> [INSTRUCTIONS TO FOLLOW] Please count how many lines in the data below contain the word "frame" and reply with that number only.

> [RAW RECORDS]
----------
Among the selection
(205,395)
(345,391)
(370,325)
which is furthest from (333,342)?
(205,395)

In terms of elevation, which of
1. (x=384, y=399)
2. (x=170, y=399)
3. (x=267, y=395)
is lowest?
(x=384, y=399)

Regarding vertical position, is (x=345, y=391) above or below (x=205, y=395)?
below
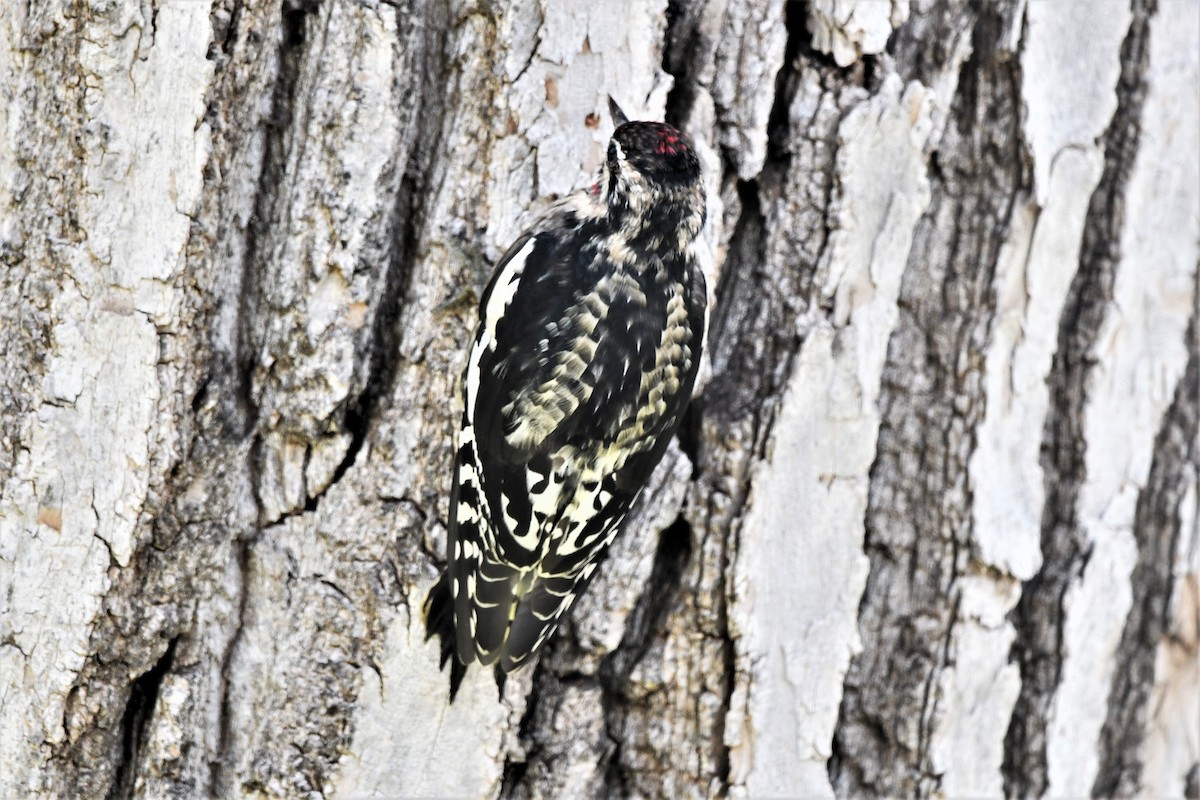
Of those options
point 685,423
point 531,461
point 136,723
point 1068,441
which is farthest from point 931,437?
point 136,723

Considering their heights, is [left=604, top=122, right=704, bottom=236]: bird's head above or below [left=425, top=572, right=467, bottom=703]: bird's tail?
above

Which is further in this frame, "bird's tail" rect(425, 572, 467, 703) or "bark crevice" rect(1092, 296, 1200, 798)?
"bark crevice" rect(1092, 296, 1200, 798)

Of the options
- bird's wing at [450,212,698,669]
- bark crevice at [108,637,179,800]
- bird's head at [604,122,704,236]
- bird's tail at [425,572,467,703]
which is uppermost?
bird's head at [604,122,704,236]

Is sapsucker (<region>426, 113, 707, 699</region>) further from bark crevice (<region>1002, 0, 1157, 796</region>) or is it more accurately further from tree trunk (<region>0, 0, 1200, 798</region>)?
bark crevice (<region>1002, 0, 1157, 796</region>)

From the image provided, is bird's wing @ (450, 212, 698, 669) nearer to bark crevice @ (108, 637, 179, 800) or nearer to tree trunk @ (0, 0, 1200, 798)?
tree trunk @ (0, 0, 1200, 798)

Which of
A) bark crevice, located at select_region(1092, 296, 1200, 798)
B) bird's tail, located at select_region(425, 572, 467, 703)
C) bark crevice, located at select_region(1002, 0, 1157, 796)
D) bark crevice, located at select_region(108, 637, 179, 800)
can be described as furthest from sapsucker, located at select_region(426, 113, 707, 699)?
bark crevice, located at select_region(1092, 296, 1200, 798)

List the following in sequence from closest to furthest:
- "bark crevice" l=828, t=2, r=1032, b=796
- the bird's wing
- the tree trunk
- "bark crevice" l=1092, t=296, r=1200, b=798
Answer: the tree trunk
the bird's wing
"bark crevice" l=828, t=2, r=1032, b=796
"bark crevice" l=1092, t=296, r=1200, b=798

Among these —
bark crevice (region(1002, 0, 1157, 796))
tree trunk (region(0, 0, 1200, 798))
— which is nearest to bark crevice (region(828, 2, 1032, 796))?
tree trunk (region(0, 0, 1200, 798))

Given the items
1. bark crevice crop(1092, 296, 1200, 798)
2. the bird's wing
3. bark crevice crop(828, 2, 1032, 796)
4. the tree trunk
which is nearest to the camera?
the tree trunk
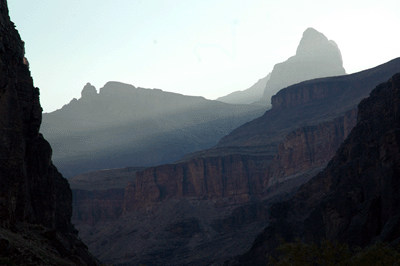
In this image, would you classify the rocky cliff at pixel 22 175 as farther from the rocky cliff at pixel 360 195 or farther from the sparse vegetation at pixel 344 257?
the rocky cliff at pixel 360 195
----------
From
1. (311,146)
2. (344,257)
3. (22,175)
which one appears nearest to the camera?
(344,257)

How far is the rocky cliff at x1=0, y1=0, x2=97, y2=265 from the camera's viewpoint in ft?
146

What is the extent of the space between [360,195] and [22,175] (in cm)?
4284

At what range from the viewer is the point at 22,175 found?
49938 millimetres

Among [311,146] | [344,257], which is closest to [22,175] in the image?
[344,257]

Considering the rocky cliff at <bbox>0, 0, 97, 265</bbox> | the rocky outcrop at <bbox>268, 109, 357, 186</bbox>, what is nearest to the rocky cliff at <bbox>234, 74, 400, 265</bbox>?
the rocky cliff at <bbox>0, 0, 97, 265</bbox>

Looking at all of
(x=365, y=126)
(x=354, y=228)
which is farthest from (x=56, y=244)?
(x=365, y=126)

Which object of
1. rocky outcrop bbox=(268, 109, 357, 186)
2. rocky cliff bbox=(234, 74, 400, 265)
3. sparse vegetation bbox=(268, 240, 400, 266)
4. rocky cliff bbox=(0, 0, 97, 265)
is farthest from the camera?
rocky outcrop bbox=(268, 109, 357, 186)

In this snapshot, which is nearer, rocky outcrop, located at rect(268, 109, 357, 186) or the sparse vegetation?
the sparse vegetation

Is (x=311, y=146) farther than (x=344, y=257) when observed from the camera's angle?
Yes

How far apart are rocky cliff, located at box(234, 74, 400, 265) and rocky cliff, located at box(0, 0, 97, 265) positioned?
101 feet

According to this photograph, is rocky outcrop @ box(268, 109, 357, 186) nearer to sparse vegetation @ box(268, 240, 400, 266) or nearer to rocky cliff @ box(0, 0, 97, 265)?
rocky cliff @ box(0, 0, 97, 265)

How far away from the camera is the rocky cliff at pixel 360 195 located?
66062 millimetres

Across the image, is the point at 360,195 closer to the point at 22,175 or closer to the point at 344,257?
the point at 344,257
----------
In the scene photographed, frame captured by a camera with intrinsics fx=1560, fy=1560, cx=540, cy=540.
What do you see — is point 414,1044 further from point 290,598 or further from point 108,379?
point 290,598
----------
> [CORRECT RESPONSE] 2